• RAW RECORDS:

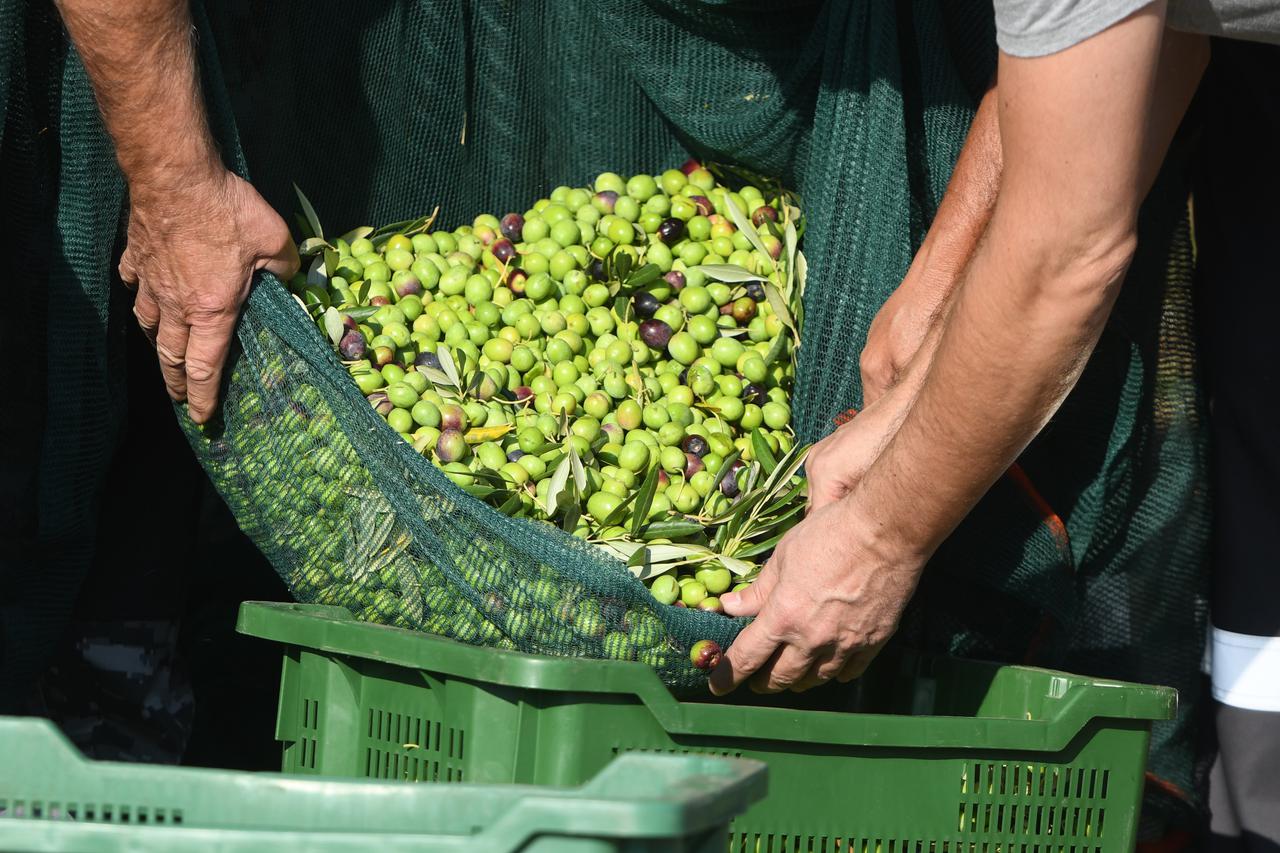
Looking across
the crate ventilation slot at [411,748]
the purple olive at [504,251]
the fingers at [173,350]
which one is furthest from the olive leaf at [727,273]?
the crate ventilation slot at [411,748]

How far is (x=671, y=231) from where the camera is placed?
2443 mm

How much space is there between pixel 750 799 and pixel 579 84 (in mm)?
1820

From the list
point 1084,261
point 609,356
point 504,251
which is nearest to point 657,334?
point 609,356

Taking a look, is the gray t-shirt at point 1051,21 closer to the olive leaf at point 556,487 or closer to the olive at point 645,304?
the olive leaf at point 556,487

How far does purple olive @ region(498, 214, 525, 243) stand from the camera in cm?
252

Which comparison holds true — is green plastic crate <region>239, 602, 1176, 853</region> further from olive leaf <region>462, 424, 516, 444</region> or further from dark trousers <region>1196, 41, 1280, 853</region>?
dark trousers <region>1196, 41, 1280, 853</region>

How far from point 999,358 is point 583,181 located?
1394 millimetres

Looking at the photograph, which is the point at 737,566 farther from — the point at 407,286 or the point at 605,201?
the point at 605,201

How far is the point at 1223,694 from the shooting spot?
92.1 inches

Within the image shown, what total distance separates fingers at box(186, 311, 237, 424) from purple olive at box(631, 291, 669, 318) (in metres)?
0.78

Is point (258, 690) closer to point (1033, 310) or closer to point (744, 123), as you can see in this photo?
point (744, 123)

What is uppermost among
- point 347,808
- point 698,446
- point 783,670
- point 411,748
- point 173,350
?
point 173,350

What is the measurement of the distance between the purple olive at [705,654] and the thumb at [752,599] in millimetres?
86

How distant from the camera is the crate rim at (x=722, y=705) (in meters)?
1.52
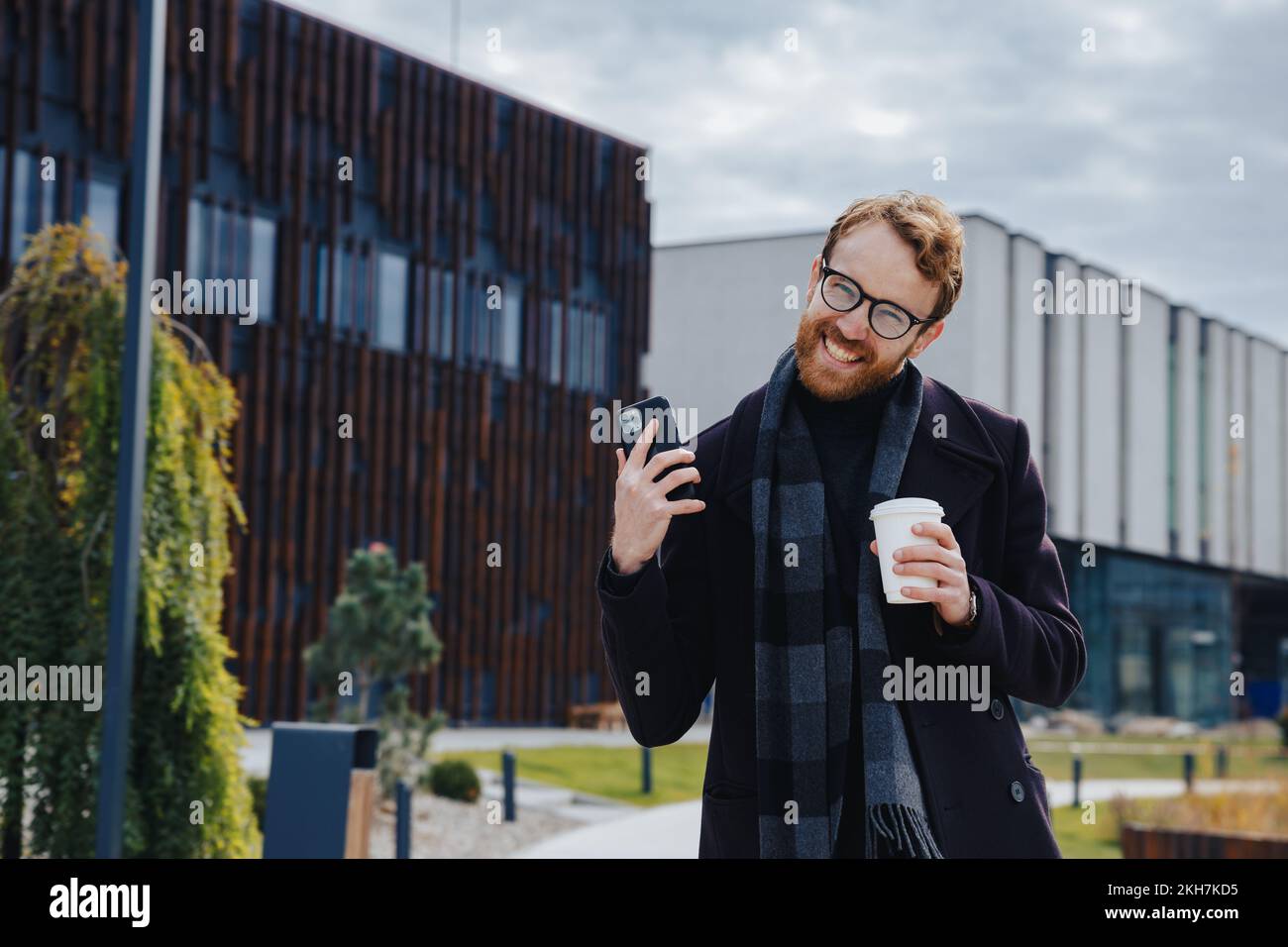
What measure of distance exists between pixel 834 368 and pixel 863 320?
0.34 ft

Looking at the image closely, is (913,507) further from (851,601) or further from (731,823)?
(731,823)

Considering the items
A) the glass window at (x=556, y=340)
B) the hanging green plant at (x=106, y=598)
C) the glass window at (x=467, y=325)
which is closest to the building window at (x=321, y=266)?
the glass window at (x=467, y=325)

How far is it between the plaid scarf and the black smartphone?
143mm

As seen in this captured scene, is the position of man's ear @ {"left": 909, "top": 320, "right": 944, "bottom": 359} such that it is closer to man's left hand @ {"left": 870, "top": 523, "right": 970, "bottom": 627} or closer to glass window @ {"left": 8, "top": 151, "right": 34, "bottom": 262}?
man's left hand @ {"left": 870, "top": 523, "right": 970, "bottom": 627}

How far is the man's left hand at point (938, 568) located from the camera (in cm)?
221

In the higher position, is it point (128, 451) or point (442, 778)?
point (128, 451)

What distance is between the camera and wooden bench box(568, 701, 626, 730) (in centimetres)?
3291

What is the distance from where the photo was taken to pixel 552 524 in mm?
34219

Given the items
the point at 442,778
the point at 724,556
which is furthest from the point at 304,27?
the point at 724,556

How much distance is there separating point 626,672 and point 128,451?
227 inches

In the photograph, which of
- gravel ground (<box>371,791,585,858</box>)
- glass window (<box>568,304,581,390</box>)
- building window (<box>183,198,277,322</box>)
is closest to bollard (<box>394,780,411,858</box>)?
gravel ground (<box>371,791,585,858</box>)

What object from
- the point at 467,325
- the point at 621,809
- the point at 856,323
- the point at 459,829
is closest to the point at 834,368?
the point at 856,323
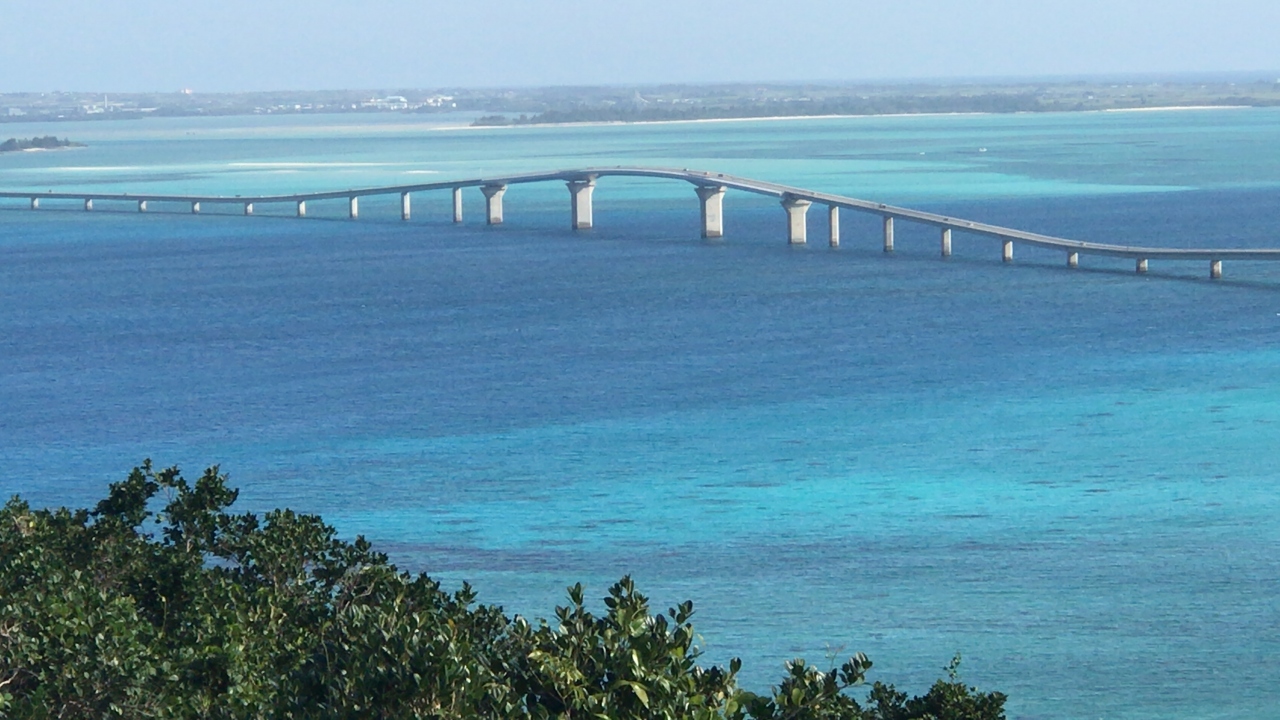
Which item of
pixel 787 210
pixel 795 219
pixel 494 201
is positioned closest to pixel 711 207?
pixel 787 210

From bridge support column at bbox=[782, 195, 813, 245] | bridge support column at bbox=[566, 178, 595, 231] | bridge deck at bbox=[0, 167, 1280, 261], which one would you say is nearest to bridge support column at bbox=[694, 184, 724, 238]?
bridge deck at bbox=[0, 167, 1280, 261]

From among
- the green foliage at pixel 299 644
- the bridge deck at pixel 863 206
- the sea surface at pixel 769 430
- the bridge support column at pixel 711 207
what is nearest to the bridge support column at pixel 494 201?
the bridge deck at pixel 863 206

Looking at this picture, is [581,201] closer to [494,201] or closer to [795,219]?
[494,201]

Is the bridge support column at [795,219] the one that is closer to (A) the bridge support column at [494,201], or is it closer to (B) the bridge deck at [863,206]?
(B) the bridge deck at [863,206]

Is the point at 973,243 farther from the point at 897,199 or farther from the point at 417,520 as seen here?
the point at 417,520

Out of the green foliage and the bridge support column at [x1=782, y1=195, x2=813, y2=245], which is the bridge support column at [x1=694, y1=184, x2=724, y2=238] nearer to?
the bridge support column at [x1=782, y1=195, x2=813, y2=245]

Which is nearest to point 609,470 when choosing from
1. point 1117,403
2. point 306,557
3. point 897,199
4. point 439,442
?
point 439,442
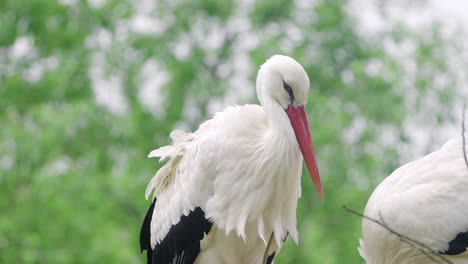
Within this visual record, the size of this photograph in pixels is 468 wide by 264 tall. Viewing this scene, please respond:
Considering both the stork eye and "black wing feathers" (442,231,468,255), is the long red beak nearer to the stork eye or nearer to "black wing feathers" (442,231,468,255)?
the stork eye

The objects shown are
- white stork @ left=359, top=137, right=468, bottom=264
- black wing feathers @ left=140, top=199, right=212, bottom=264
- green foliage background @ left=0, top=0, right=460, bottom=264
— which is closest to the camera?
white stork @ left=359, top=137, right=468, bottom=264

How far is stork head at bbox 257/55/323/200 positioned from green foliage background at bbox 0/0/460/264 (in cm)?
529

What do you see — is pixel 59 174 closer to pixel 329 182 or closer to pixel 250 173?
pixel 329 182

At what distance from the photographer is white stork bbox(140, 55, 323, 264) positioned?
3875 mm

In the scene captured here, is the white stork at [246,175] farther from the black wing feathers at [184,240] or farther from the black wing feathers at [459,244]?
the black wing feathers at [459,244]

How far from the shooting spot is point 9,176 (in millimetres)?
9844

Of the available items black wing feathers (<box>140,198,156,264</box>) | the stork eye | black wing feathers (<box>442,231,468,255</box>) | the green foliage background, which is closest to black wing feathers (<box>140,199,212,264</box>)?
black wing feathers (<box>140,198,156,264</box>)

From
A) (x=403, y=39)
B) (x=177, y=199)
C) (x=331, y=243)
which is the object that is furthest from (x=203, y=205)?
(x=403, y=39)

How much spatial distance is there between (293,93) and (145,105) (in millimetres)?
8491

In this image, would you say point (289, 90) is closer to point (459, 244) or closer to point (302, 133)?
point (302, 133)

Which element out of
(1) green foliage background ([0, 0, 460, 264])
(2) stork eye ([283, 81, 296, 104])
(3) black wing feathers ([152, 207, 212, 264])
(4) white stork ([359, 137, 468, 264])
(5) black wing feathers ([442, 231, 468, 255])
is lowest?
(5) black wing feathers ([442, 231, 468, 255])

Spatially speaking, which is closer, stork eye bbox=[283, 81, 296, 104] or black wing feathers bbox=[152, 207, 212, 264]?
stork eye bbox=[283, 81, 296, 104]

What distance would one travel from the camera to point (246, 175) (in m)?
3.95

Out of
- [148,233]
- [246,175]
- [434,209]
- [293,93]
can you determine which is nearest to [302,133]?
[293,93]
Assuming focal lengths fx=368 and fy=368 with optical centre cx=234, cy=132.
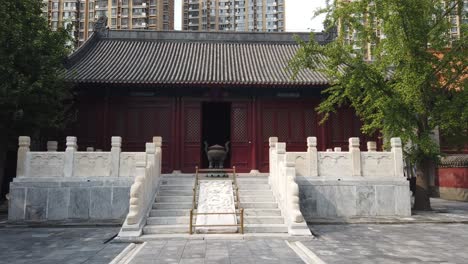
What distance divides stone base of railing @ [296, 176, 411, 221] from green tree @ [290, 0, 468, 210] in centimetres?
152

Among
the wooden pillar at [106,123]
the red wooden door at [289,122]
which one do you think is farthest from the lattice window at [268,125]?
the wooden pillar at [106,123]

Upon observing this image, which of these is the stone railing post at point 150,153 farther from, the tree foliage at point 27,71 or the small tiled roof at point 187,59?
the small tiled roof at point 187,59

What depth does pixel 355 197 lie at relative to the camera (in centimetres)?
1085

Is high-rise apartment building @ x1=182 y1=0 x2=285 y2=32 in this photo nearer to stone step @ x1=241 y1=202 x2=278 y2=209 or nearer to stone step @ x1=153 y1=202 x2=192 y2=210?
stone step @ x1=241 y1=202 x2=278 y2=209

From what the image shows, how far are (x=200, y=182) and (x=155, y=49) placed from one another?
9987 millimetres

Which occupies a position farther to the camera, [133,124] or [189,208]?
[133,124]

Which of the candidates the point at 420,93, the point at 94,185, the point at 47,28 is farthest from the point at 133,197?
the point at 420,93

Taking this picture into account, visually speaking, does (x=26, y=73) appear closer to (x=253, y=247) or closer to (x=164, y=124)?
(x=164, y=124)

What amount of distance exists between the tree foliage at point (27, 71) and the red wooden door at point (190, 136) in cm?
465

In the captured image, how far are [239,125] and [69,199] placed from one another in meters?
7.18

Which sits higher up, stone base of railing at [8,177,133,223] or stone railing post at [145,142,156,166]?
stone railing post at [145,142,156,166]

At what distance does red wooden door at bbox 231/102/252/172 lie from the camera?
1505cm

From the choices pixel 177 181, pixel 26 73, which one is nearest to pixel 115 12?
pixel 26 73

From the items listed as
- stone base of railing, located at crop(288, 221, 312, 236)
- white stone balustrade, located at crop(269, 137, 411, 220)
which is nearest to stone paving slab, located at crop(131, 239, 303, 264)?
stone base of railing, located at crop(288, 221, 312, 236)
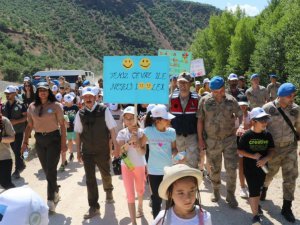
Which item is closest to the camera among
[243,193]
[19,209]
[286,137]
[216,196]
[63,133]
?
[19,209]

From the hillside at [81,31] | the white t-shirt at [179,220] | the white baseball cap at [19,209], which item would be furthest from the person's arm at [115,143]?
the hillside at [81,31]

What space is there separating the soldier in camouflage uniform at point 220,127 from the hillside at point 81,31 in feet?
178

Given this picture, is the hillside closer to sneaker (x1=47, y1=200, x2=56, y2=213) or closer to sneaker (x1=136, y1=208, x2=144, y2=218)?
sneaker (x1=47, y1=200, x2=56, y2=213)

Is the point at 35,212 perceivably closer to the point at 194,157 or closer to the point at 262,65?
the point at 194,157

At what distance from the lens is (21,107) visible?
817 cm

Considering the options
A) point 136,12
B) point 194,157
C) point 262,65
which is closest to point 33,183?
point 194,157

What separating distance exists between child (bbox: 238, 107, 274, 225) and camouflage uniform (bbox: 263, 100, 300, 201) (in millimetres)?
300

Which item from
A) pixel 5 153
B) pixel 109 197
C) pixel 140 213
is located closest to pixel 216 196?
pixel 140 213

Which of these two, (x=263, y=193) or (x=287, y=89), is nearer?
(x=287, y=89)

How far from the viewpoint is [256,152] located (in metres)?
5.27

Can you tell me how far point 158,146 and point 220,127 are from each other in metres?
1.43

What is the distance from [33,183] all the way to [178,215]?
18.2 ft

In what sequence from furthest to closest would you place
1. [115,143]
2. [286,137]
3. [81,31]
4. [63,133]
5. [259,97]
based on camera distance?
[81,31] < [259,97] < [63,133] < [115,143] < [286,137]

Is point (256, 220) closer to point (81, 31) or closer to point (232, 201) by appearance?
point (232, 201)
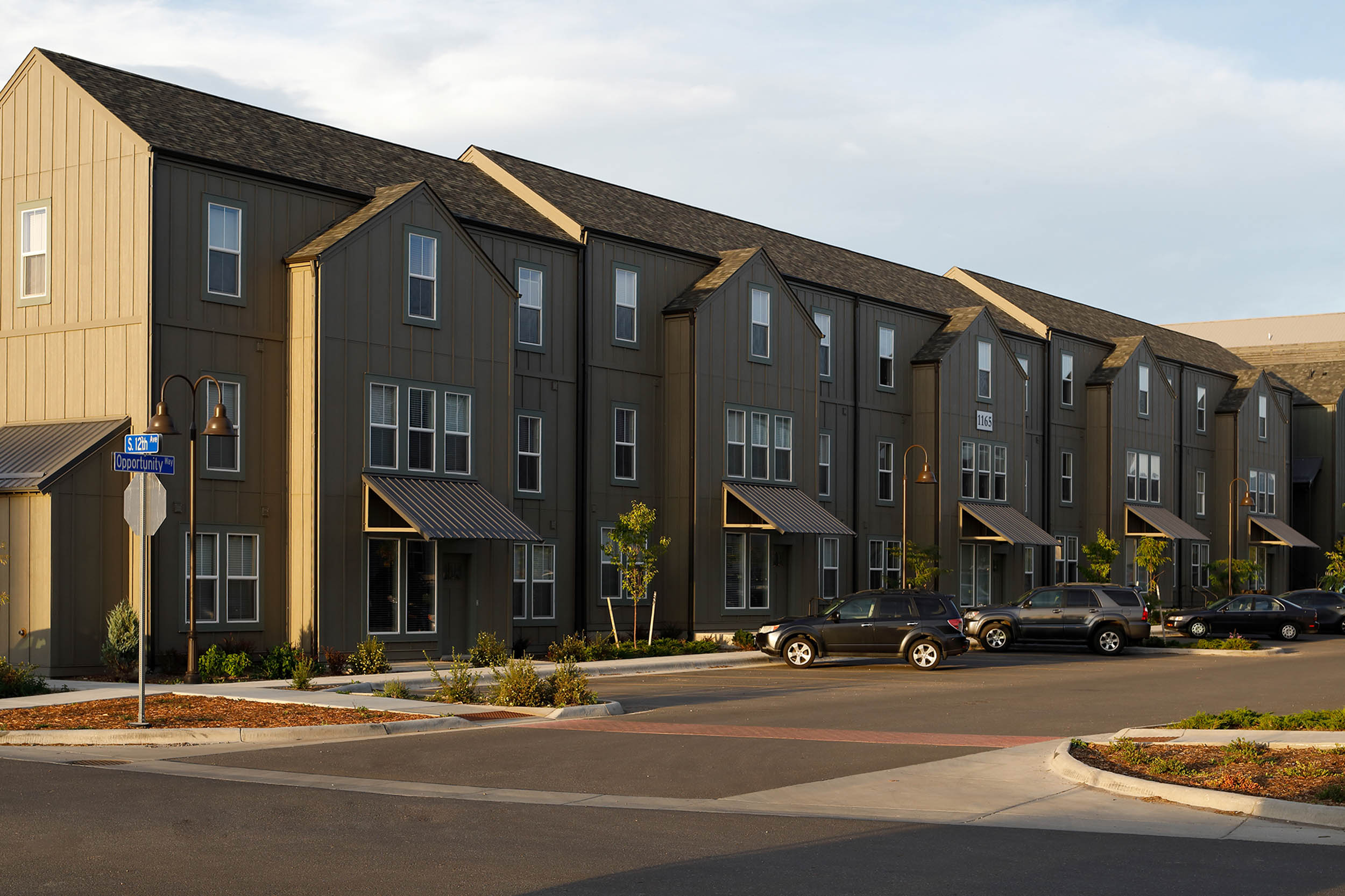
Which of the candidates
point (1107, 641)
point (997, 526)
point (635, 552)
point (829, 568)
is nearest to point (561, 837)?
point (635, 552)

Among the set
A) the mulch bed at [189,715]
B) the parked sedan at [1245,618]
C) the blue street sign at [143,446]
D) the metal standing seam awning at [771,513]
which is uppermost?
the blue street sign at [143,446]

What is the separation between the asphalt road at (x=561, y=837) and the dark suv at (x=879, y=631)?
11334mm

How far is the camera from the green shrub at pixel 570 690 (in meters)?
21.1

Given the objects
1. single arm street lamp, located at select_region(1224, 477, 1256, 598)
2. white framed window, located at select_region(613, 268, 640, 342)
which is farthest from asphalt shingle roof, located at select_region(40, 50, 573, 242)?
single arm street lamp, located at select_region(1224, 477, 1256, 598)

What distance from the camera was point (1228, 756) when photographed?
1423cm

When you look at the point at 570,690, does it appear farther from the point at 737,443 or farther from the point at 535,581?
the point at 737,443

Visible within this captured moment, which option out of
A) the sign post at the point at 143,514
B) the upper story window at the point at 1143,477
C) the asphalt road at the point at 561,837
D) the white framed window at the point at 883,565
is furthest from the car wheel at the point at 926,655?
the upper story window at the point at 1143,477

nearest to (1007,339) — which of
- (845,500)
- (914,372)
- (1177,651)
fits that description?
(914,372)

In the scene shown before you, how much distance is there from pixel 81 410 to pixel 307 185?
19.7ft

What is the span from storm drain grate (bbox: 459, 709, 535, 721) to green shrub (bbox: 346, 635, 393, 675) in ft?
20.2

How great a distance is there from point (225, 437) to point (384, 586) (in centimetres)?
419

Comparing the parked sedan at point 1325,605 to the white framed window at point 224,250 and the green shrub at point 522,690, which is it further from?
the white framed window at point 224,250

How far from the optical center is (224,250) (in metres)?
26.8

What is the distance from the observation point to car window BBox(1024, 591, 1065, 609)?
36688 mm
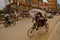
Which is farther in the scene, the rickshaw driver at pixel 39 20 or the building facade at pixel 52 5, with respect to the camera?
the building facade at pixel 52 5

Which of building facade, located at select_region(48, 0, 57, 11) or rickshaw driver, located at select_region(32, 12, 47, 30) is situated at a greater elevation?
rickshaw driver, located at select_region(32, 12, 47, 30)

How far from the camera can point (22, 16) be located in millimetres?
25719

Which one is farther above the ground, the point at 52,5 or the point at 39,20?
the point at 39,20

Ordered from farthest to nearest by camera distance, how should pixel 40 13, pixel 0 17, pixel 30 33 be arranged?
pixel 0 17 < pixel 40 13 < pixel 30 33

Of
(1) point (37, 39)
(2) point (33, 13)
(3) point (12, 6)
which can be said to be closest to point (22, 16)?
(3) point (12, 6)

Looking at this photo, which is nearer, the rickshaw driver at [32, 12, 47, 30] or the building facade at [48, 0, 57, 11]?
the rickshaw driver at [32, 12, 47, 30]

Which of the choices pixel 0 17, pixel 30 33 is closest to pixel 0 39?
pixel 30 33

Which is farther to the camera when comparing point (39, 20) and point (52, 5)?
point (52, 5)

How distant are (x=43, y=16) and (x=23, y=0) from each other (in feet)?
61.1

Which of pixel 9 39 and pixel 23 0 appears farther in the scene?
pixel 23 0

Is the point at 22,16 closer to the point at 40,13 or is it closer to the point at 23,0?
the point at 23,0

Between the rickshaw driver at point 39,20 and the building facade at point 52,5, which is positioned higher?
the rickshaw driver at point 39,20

• GIVEN INSTRUCTION: Repeat word for word the lines above, from the line containing "Which of pixel" through the end of the records, including both ends.

• REPLY TO THE EXERCISE:
Which of pixel 9 39 and pixel 23 0 appears farther in the scene?
pixel 23 0

Is the point at 22,16 closer to the point at 40,13 or is it closer to the point at 23,0?
the point at 23,0

Between the rickshaw driver at point 39,20 and the building facade at point 52,5, which is positioned higher?
the rickshaw driver at point 39,20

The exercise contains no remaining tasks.